- _WHAT YOU HAVE TO DO_
Rewrite everything from "Also...of note to" down to "Greene (Oct 12, 2010)" in the forum thread on ground rules, with "virtual instrument" in place of "sample library".

- _TEXT FOR ANALYSIS_
# My new ground rules for myself. Others too?



## Ashermusic (Oct 12, 2010)

I want to be part of the solution, not part of the problem so these are my new ground rules for myself.

1. I may criticize a statement by someone I respect but I will not criticize the person.

2. If it is a member I do not respect, I will ignore him.

3. When a member makes a statement that is damaging to another member's reputation, I will condemn that in the strongest possible terms as surely that is not what we are here for. It is my hope that others will then support that, as they did recently.

4. When #3 occurs and the moderators deal with it effectively, as was done IMHO in the recent incident, I will congratulate them and let them know how much I appreciate them. When they do not, I am going to try to urge them to do something. They took on this responsibility and while I know they believe in a light touch, having moderators who do not moderate is kind of pointless.

5. When I am angry and about to write something harsh I will write it into my word processor instead of the forum and wait a half hour so that I can cool down and re-examine it before I decide to edit it and post it or not.

6. I am going to try to remind myself that everyone here is a human being and imperfect and just as I hope to be forgiven when I behave badly, understand that others who are normally good people may have their bad moments too.

7. I will try to remind myself that what may come off as a mild statement if someone saw the expression on my face or heard my tone of voice, in print may come off more stridently so I need to dial it back at times.

Feel free to add to this list and I know that you all will feel free to disagree with some or most of it 

One thing I wish to clarify. I have made it clear that I have certain criteria for whose opinions I value on musical matters but in no way does that reflect how much (or little) I respect them as human beings.


----------



## Ashermusic (Oct 12, 2010)

94 views and not a single comment?


----------



## midphase (Oct 12, 2010)

I respect and agree with your self-imposed rules. They seem to be what I would deem basic common sense online etiquette, especially dealing with a forum populated by "professionals."

I guess what I want to say is that I don't see a flagrant problem here. Sure every once in a while someone says something that they shouldn't...but either I don't get out much...or I think it's a few and far between scenario.

What I do see however are people taking non-personal negative comments way too personally. Sometimes it seems like people read personal attacks where there are none.

Also...of note to developers....even though we're talking about their "baby" that they just spent an inordinate amount of hours creating...to the public they are just product. So when someone goes to write some negative review on a new hot sample library, I think it's a mistake for the developer to take that as a personal affront.


----------



## Mike Greene (Oct 12, 2010)

Ashermusic @ Tue Oct 12 said:


> 94 views and not a single comment?


Okay. Looks like a great list.

- _SUPPLIED INFORMATION_
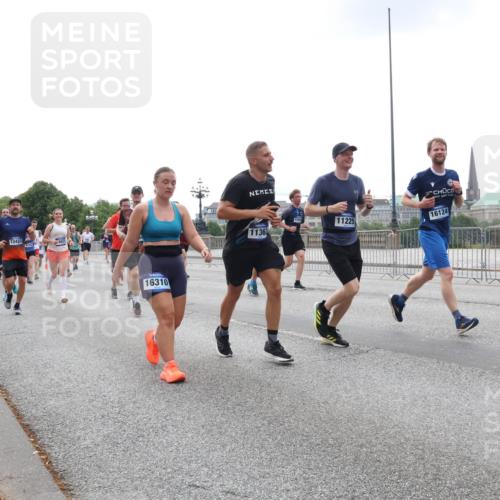 29.06.2025 - hella hamburg halbmarathon Lena Gebhardt http://msf.ph/oto/8465526 29.06.2025 10:32:25 Lombardsbrücke 13423, 8175, 16310, 1136, 11225, 16124, 1199, 1311, 1640, 1987, 2349, 2943, 3022, 3365, 3653, 3660, 3670, 3707, 3752, 3778, 3822, 4314, 4365, 4605, 4857, 4924, 5496, 5601, 5658, 5743, 5783, 5871, 5941, 6218, 6228, 6252, 6312, 6315, 7135, 7239, 7295, 7308, 7309, 7344, 7468, 7531, 7535, 7570, 7633, 7695, 7702, 7749, 7750, 7789, 7816, 8124, 8127, 8175, 8303, 8538, 8625, 8787, 8840, 8914, 8993, 9010, 9125, 9188, 9206, 10002, 10013, 10048, 10277 meine-sportfotos.de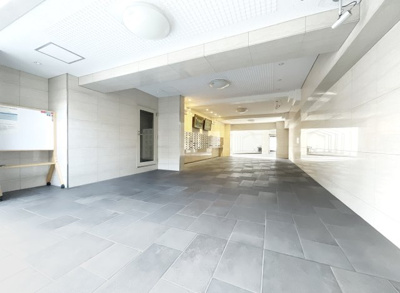 【エントランス】 | ルミエール西京極 | 【エントランス】こちらのエントランスではドラマの撮影がされました《科捜研の女》《探偵由利麟太郎》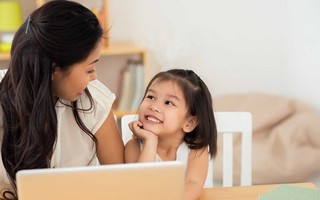 6 cách cha mẹ giao tiếp giúp trẻ hiểu chuyện và thông minh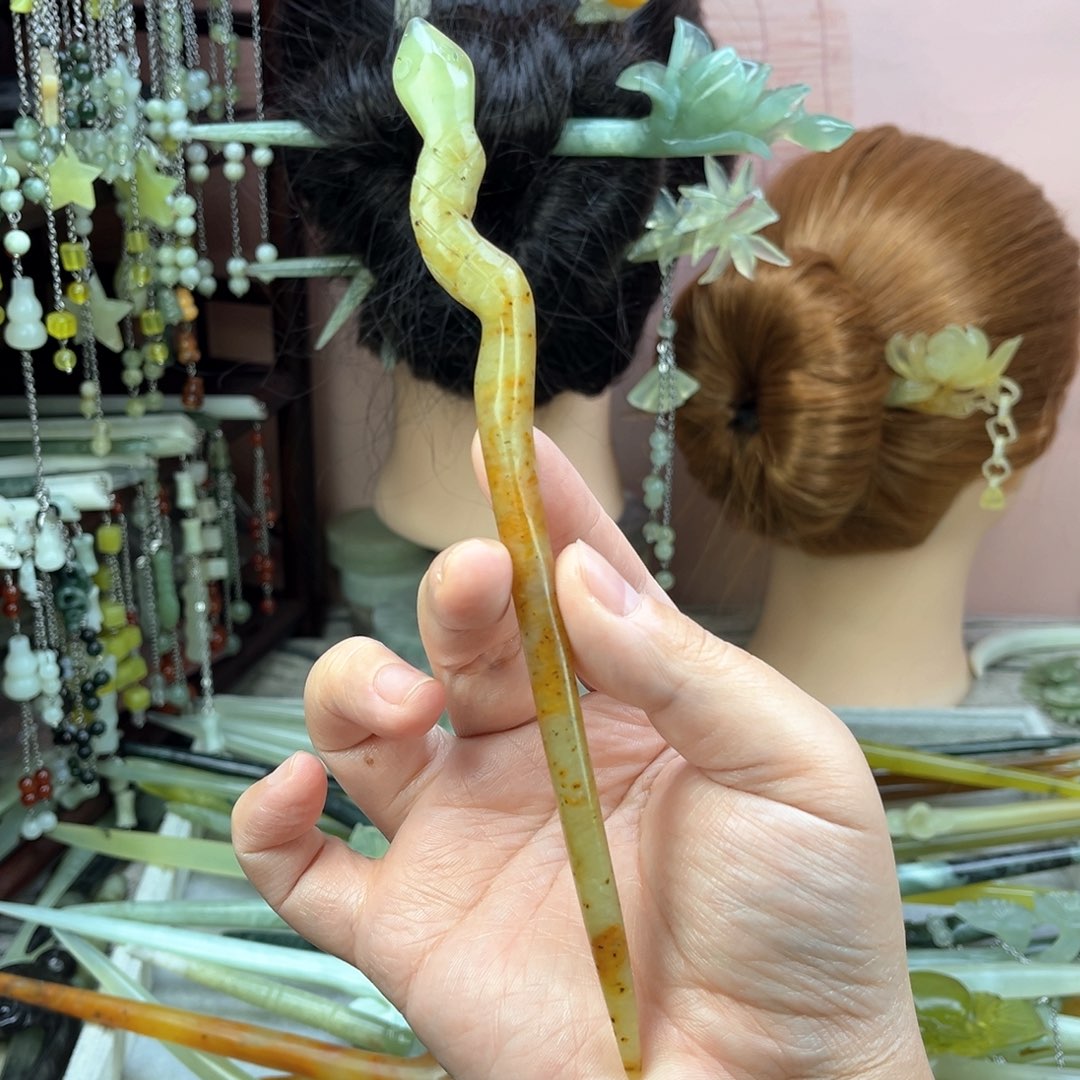 蛇纹石玉发饰未镶嵌长度19厘米左右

- _SOLVED PROBLEM_
Also...of note to developers....even though we're talking about their "baby" that they just spent an inordinate amount of hours creating...to the public they are just product. So when someone goes to write some negative review on a new hot virtual instrument, I think it's a mistake for the developer to take that as a personal affront.


----------



## Mike Greene (Oct 12, 2010)